Farmers in rural areas across the nation have joined in efforts to sustain the “Sunflower student movement” and lent material support to Sunday’s “black-clad army” rally through generous donations of vegetables, fruit and flower produce.
The contributions by farmers came into sharp public focus over the weekend, as volunteer workers in Greater Kaohsiung toiled to harvest this season’s crop of sunflowers in time to give to participants at Sunday’s rally in Taipei.
Meanwhile, a young farmer in Greater Tainan said his family was harassed by police after he donated a truckload of pineapples to the student movement.
Photo: Screen grab from Yang Yu-fan’s Facebook page
Sunflowers have been in high demand since they were chosen as the symbol of the student protest movement, which began with the occupation of the legislature on March 18, and shortages and spiking prices have been reported in some places.
Flower farmer Huang Meng-sheng (黃盟生) was applauded by students for his donation of flowers on Sunday. He is well-known for his successful cultivation of the “Rainbow Sunflower” species on his orchid farm in Chihshang District (旗山), Greater Kaohsiung.
Huang could not travel to Taipei on Sunday, so he opened up his farm earlier in the week by calling for volunteers to harvest his crop of 200,000 sunflowers.
Photo: Tseng Wei-chen, Taipei Times
“The volunteers came and helped to harvest the entire crop of 200,000 sunflowers. Then they transported the sunflowers by truck to Taipei. This crop is done and over with for now. It is fine with me, because I can plant seeds and grow more flowers, whereas it is not every day that we have a student movement like this one,” Huang said.
He estimated the value of his flower donation at about NT$1 million (US$32,800), based on the price in Kaohsiung for 10 sunflowers of between NT$50 and NT$60.
Meanwhile, Yang Yu-fan (楊宇帆), a fruit farmer in Greater Tainan, said: “It seems like we are back in the ‘White Terror’ era,” as his family was harassed by police after he posted photographs on Facebook of himself transporting a truckload of pineapples to Taipei in support of the rally on Sunday.

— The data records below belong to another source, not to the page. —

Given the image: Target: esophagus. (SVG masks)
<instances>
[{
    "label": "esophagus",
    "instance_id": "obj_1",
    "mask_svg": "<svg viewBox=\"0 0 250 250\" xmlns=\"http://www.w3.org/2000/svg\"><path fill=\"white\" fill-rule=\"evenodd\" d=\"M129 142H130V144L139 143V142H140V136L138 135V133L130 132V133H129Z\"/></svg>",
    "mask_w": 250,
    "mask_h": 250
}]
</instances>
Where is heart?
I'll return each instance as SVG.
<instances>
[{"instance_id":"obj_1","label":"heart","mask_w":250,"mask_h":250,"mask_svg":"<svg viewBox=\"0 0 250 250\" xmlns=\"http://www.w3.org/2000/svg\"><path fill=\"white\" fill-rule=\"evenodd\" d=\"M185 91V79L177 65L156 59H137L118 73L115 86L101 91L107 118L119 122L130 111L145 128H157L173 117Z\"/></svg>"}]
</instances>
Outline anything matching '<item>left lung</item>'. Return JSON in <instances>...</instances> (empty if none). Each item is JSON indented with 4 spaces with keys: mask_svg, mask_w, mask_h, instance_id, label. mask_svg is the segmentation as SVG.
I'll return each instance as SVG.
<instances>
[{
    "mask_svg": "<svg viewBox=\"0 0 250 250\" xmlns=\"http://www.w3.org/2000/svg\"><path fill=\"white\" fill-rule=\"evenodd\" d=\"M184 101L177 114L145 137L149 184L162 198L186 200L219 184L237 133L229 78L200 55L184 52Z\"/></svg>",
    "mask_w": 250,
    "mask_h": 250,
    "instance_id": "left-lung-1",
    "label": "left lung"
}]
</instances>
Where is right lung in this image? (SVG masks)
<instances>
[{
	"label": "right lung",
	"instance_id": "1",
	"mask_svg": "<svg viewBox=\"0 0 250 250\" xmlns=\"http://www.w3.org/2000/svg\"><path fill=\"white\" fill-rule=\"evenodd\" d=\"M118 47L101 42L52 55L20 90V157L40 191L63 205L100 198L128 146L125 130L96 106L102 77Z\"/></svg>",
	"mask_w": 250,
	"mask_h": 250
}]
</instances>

Yang said he drove all the way on Saturday, with the help of family members, to deliver the pineapples to Taipei in person.
On the way, Yang received a telephone call from his grandmother, who was at home, who told him a policeman arrived there and asked questions about Yang’s donation of pineapples.
“Why did the police come to investigate my donation of pineapples? This is the police’s way, abusing their authority to come down hard on members of the public. They want to pressure those people who support the students,” Yang wrote on Facebook to denounce the police action.
“The police did not have a search warrant and they did not produce any documents. They cannot just come into my home. I am very angry about this. It was a scare tactic by the police,” Yang said.
“We regular folks pay so much tax to the government, yet they order police to people’s homes to investigate a farmer for donating pineapples to students. This is a big waste of government resources and our taxpayers’ money,” Yang wrote.